🤖 AI Summary
Code-switching (CS) is prevalent in real-world multilingual conversations, yet current speech technologies are hindered by the scarcity of high-quality CS data. To address this, we propose SWORDS—a novel cross-lingual lexical substitution algorithm that enforces part-of-speech constraints and semantic equivalence to ensure grammatical correctness, semantic fidelity, and naturalness in CS speech synthesis. Leveraging SWORDS, we develop a general-purpose code-mixing pipeline and construct CS-FLEURS, a large-scale, multilingual speech dataset covering diverse language pairs. Experimental evaluations demonstrate that CS-FLEURS achieves high intelligibility and naturalness in automatic speech recognition (ASR) and speech translation tasks—matching the performance of leading monolingual benchmarks. CS-FLEURS thus establishes the first large-scale, controllable, and high-fidelity CS benchmark for multilingual speech modeling.
📝 Abstract
Code-switching (CS), the alternation between two or more languages within a single speaker's utterances, is common in real-world conversations and poses significant challenges for multilingual speech technology. However, systems capable of handling this phenomenon remain underexplored, primarily due to the scarcity of suitable datasets. To resolve this issue, we propose Universal Code-Mixer (UniCoM), a novel pipeline for generating high-quality, natural CS samples without altering sentence semantics. Our approach utilizes an algorithm we call Substituting WORDs with Synonyms (SWORDS), which generates CS speech by replacing selected words with their translations while considering their parts of speech.

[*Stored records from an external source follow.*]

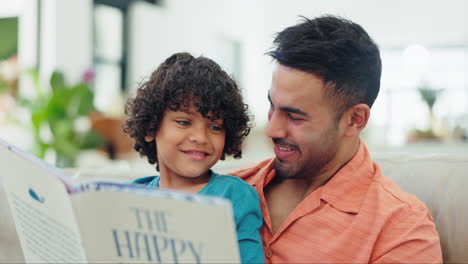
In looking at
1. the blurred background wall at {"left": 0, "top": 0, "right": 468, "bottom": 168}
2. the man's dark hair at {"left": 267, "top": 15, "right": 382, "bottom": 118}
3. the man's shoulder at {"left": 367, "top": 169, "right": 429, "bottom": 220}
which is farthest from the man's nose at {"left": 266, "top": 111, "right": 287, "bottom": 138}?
the blurred background wall at {"left": 0, "top": 0, "right": 468, "bottom": 168}

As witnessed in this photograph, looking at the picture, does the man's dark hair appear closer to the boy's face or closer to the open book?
the boy's face

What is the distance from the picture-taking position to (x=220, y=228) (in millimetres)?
708

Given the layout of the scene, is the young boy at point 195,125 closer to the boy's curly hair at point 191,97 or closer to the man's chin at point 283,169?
the boy's curly hair at point 191,97

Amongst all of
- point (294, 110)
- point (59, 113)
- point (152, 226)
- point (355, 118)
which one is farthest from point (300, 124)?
point (59, 113)

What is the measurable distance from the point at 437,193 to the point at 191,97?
636mm

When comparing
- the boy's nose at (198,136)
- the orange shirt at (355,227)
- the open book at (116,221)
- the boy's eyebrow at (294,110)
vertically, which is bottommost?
the orange shirt at (355,227)

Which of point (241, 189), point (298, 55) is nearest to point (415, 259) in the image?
point (241, 189)

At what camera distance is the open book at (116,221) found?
2.36ft

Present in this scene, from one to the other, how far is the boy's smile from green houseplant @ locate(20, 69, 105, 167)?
132 inches

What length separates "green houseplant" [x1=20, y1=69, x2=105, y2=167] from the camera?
4348mm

Using UniCoM, we construct Code-Switching FLEURS (CS-FLEURS), a multilingual CS corpus designed for automatic speech recognition (ASR) and speech-to-text translation (S2TT). Experimental results show that CS-FLEURS achieves high intelligibility and naturalness, performing comparably to existing datasets on both objective and subjective metrics. We expect our approach to advance CS speech technology and enable more inclusive multilingual systems.